====== Records for the exercise

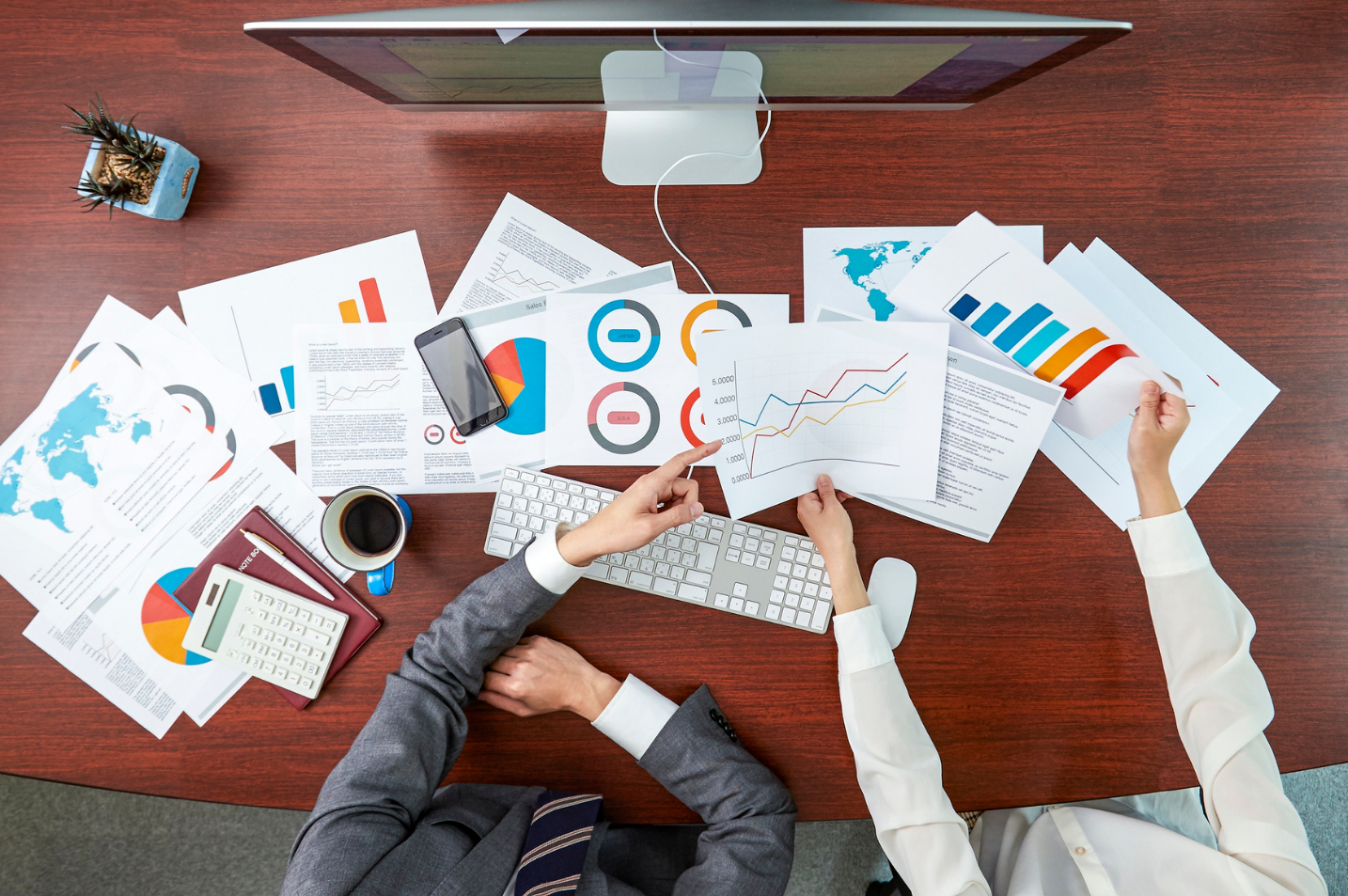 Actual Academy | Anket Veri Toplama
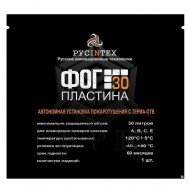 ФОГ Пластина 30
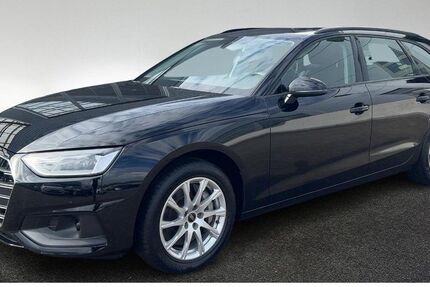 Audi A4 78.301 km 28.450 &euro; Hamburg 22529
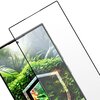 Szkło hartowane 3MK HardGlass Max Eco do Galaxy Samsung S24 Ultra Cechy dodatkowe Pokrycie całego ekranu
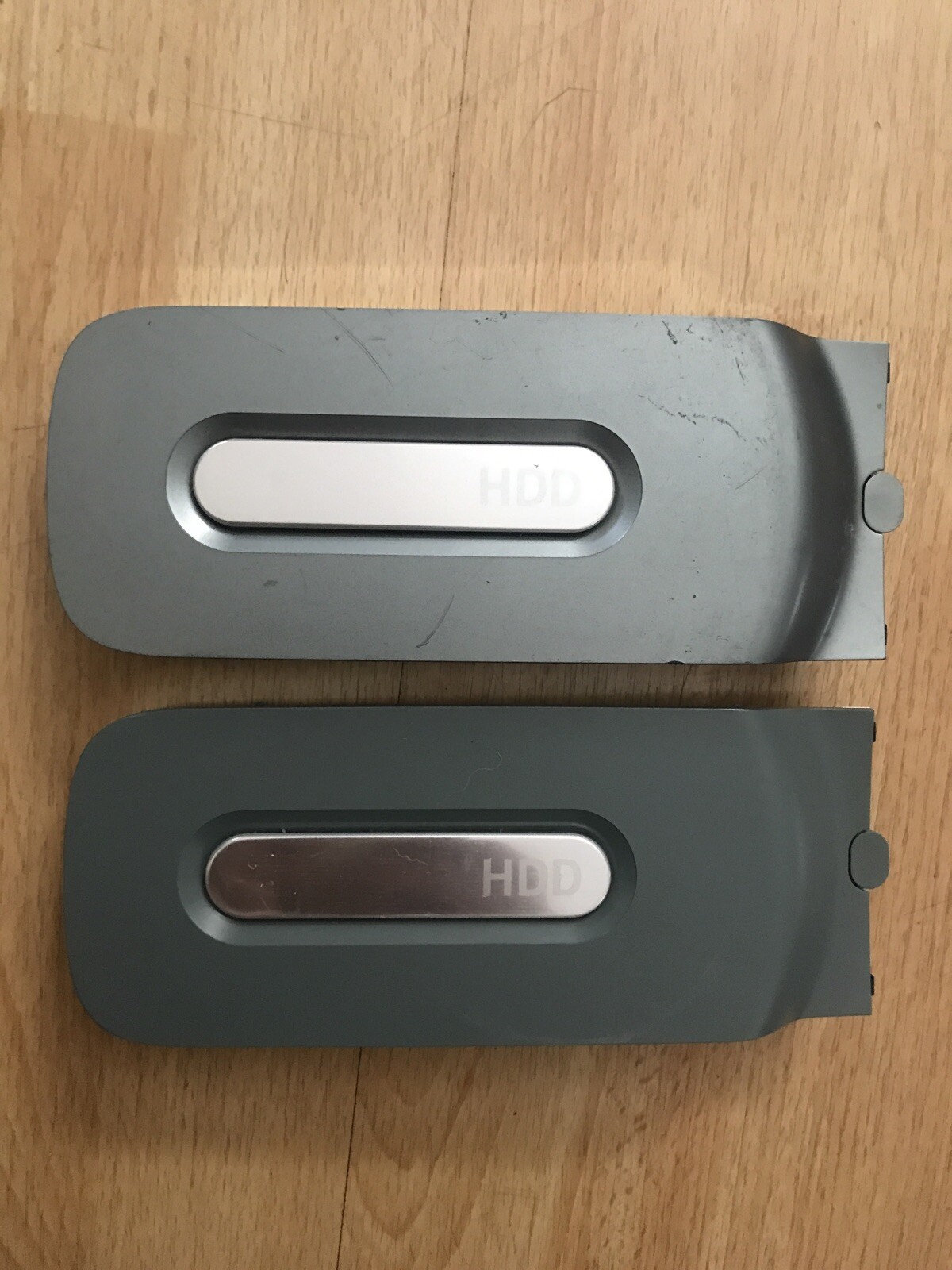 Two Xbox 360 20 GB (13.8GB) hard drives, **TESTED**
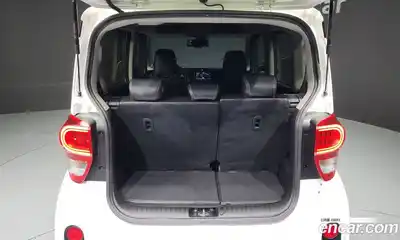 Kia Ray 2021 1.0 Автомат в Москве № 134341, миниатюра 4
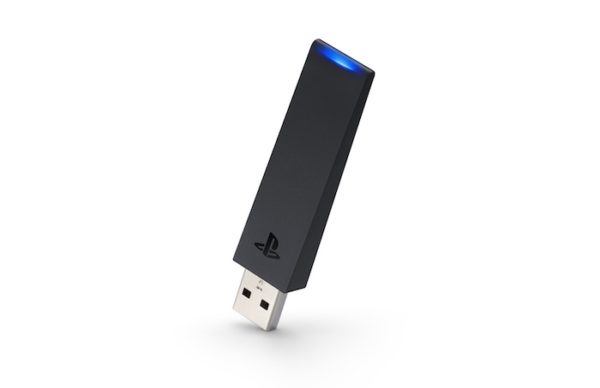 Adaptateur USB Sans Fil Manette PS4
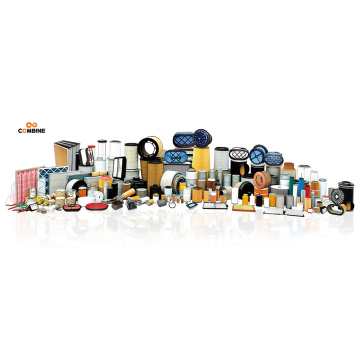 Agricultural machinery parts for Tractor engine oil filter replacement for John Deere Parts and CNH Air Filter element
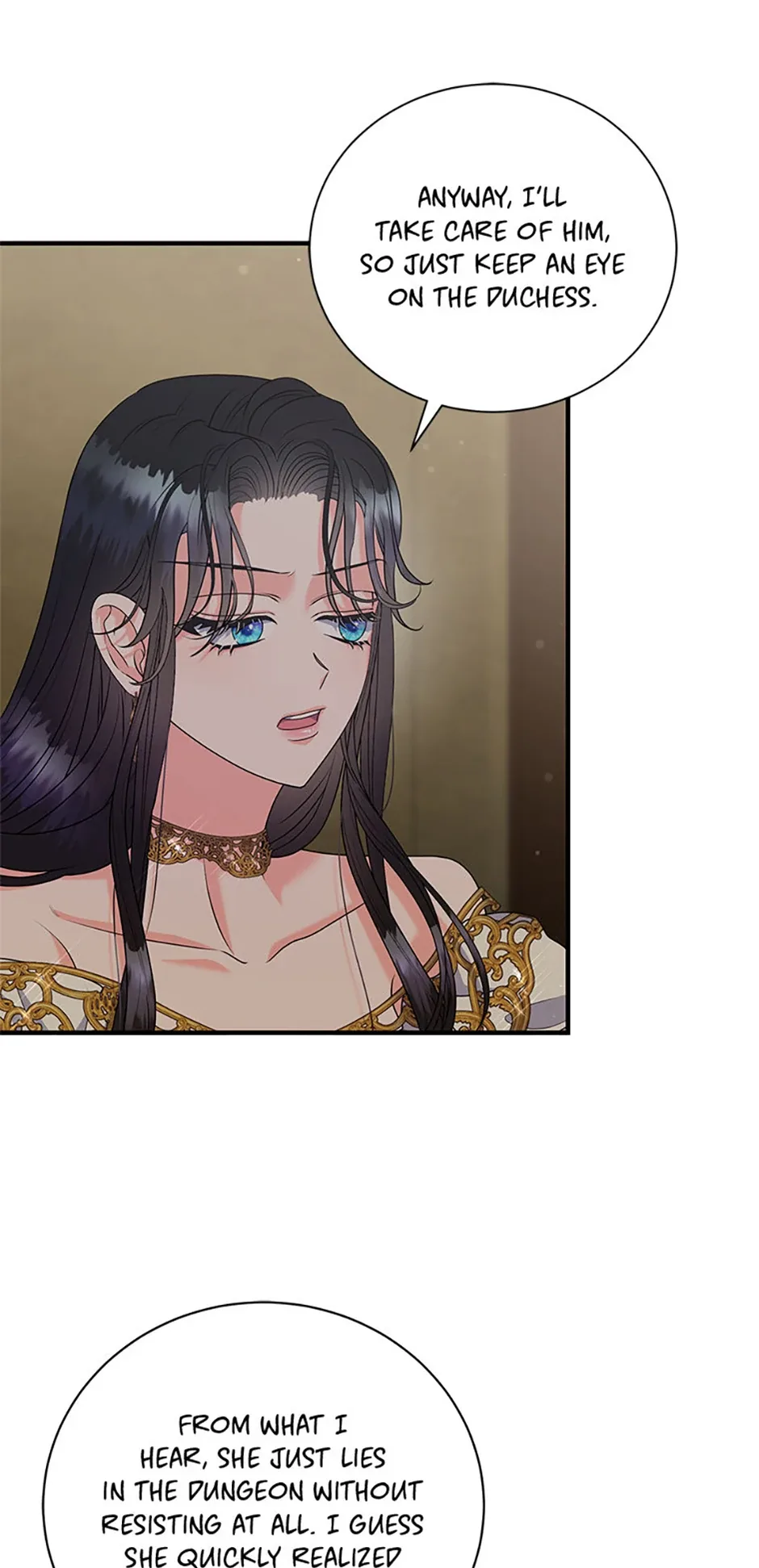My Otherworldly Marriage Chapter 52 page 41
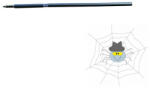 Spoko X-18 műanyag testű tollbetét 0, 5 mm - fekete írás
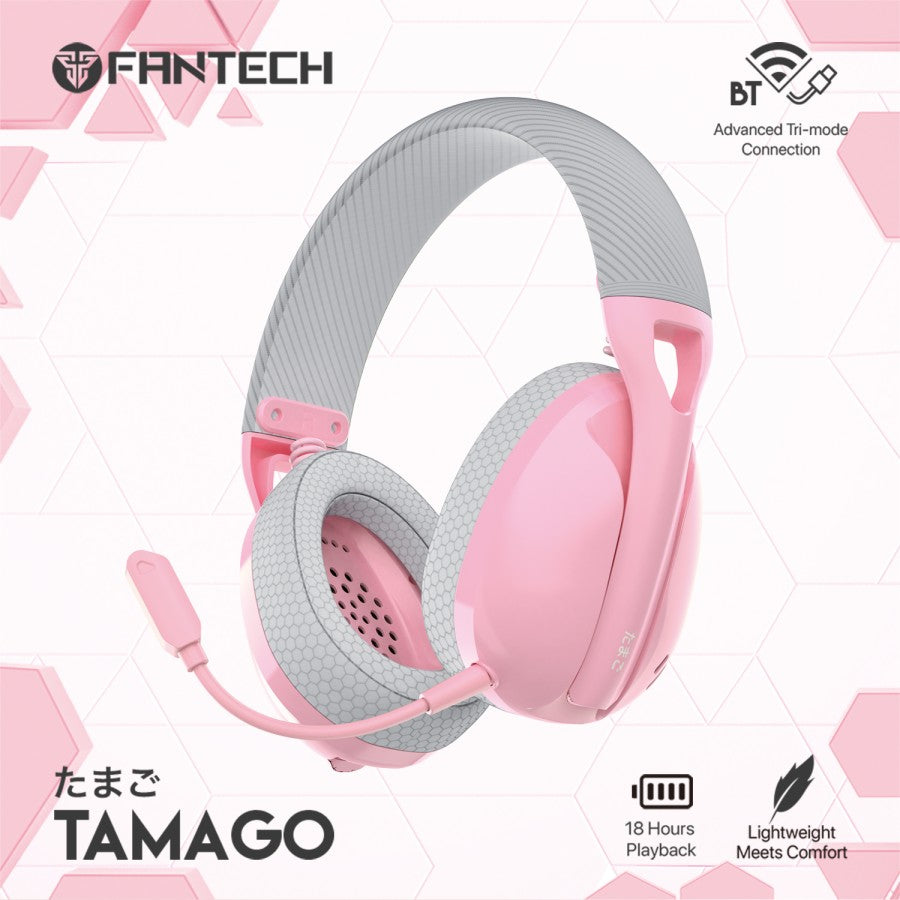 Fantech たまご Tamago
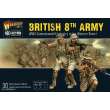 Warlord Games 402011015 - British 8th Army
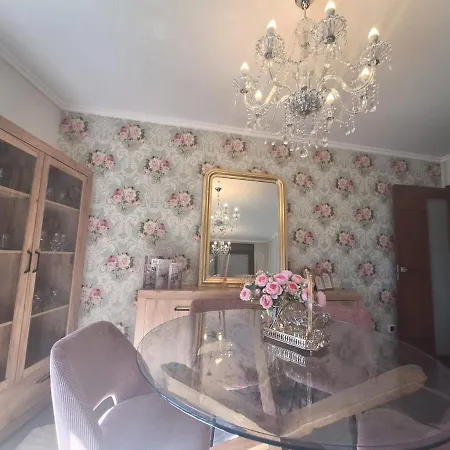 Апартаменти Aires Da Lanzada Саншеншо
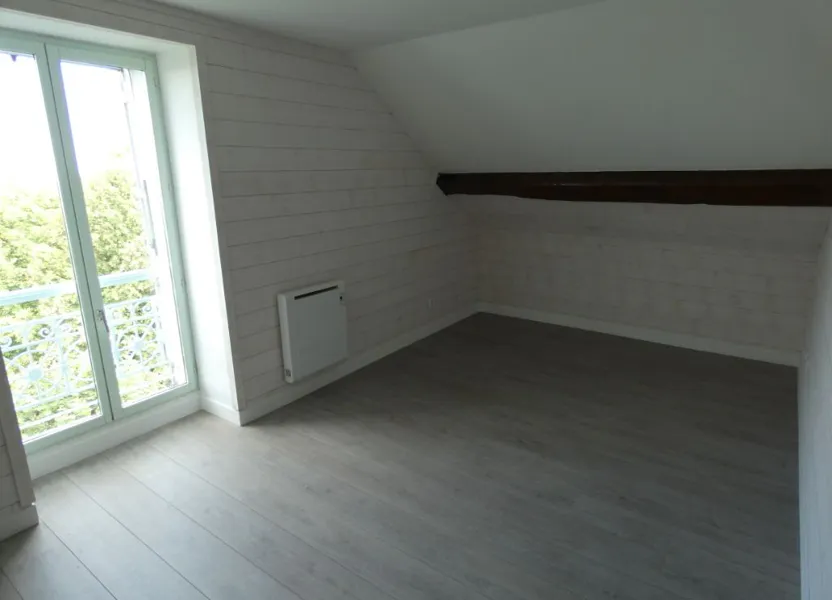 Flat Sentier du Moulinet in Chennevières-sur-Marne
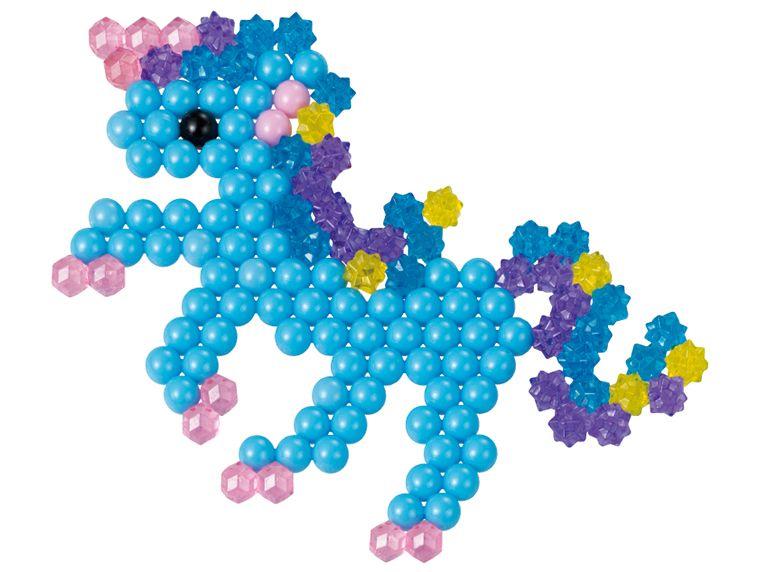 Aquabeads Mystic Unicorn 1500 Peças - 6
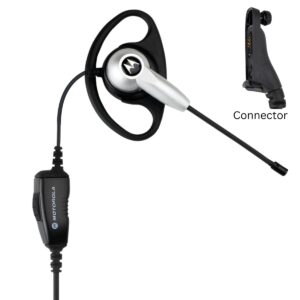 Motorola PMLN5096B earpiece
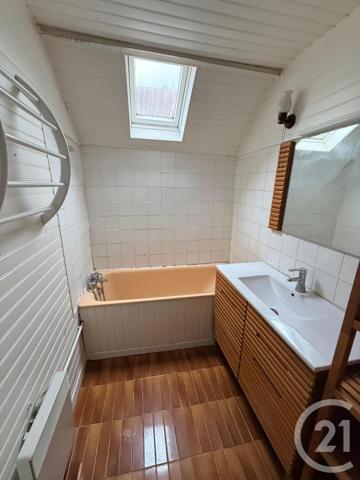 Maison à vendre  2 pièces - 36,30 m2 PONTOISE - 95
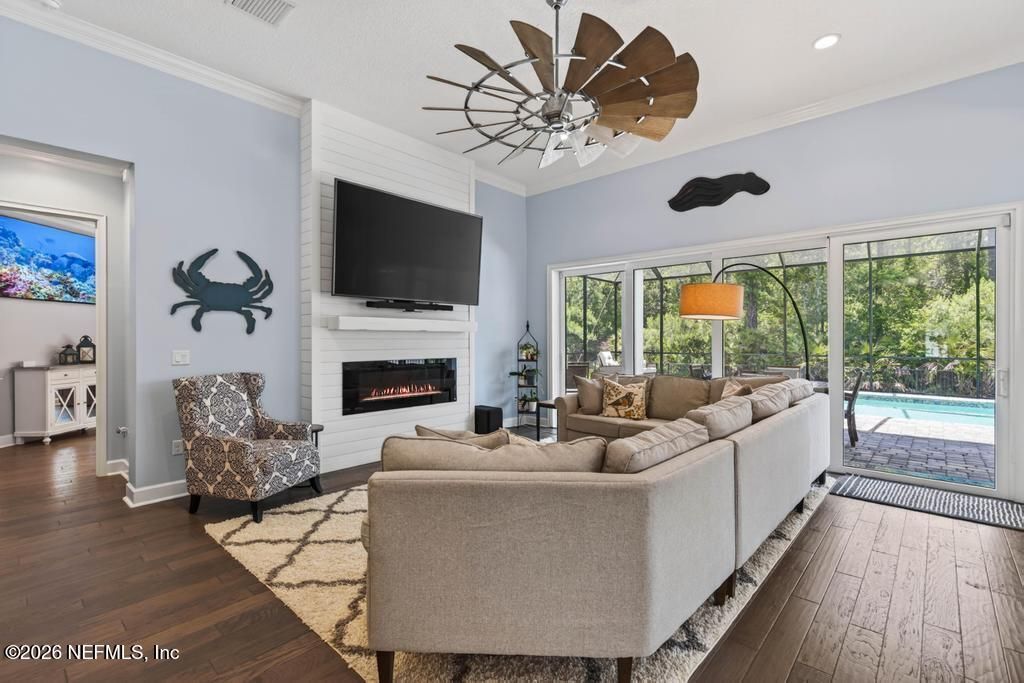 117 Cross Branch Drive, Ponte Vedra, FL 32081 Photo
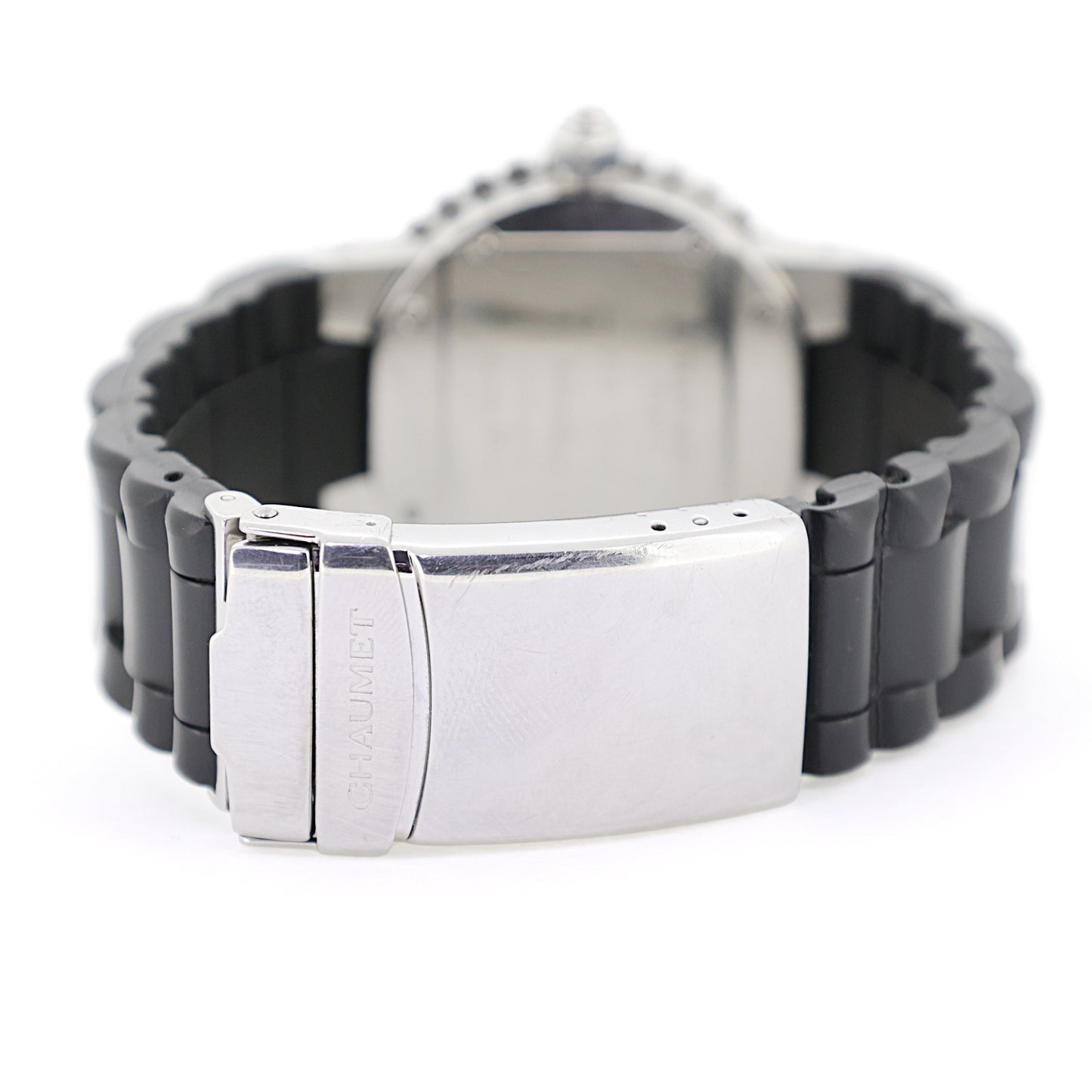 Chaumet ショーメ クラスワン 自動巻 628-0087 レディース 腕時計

============

### Exercise
Write out the whole listing above exactly; do not include the pictures.

### Solution for this task
 Actual Academy | Anket Veri Toplama
 ФОГ Пластина 30
 Audi A4 78.301 km 28.450 &euro; Hamburg 22529
 Szkło hartowane 3MK HardGlass Max Eco do Galaxy Samsung S24 Ultra Cechy dodatkowe Pokrycie całego ekranu
 Two Xbox 360 20 GB (13.8GB) hard drives, **TESTED**
 Kia Ray 2021 1.0 Автомат в Москве № 134341, миниатюра 4
 Adaptateur USB Sans Fil Manette PS4
 Agricultural machinery parts for Tractor engine oil filter replacement for John Deere Parts and CNH Air Filter element
My Otherworldly Marriage Chapter 52 page 41
 Spoko X-18 műanyag testű tollbetét 0, 5 mm - fekete írás
 Fantech たまご Tamago
 Warlord Games 402011015 - British 8th Army
 Апартаменти Aires Da Lanzada Саншеншо
 Flat Sentier du Moulinet in Chennevières-sur-Marne
 Aquabeads Mystic Unicorn 1500 Peças - 6
 Motorola PMLN5096B earpiece
 Maison à vendre  2 pièces - 36,30 m2 PONTOISE - 95
 117 Cross Branch Drive, Ponte Vedra, FL 32081 Photo
 Chaumet ショーメ クラスワン 自動巻 628-0087 レディース 腕時計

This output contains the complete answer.